*** PROVIDED RECORDS Section Begins ***
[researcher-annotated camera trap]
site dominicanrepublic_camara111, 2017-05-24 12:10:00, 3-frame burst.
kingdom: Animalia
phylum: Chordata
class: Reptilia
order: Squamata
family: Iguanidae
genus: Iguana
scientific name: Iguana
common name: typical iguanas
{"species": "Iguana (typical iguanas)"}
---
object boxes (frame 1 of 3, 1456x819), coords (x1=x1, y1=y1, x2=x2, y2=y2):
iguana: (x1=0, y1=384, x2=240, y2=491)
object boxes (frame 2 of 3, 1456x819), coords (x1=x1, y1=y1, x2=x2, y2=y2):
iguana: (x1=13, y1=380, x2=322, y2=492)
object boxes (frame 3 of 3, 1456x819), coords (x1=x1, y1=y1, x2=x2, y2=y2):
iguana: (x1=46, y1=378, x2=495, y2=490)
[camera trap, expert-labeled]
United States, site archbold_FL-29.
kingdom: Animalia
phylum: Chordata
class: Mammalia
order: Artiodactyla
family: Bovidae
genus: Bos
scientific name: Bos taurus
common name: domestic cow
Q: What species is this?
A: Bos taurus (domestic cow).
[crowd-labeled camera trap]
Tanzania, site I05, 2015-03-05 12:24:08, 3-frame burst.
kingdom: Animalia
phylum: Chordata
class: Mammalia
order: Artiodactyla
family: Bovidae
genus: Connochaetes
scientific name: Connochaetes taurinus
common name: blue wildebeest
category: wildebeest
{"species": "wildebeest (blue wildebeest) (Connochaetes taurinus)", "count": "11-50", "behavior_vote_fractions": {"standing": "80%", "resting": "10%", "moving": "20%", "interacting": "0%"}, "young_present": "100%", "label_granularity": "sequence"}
*** PROVIDED RECORDS Section Ends ***
▶ ASSIGNMENT: Make a verbatim copy of every entry shown above.

▶ ANSWER TO THIS EXERCISE:
[researcher-annotated camera trap]
site dominicanrepublic_camara111, 2017-05-24 12:10:00, 3-frame burst.
kingdom: Animalia
phylum: Chordata
class: Reptilia
order: Squamata
family: Iguanidae
genus: Iguana
scientific name: Iguana
common name: typical iguanas
{"species": "Iguana (typical iguanas)"}
---
object boxes (frame 1 of 3, 1456x819), coords (x1=x1, y1=y1, x2=x2, y2=y2):
iguana: (x1=0, y1=384, x2=240, y2=491)
object boxes (frame 2 of 3, 1456x819), coords (x1=x1, y1=y1, x2=x2, y2=y2):
iguana: (x1=13, y1=380, x2=322, y2=492)
object boxes (frame 3 of 3, 1456x819), coords (x1=x1, y1=y1, x2=x2, y2=y2):
iguana: (x1=46, y1=378, x2=495, y2=490)
[camera trap, expert-labeled]
United States, site archbold_FL-29.
kingdom: Animalia
phylum: Chordata
class: Mammalia
order: Artiodactyla
family: Bovidae
genus: Bos
scientific name: Bos taurus
common name: domestic cow
Q: What species is this?
A: Bos taurus (domestic cow).
[crowd-labeled camera trap]
Tanzania, site I05, 2015-03-05 12:24:08, 3-frame burst.
kingdom: Animalia
phylum: Chordata
class: Mammalia
order: Artiodactyla
family: Bovidae
genus: Connochaetes
scientific name: Connochaetes taurinus
common name: blue wildebeest
category: wildebeest
{"species": "wildebeest (blue wildebeest) (Connochaetes taurinus)", "count": "11-50", "behavior_vote_fractions": {"standing": "80%", "resting": "10%", "moving": "20%", "interacting": "0%"}, "young_present": "100%", "label_granularity": "sequence"}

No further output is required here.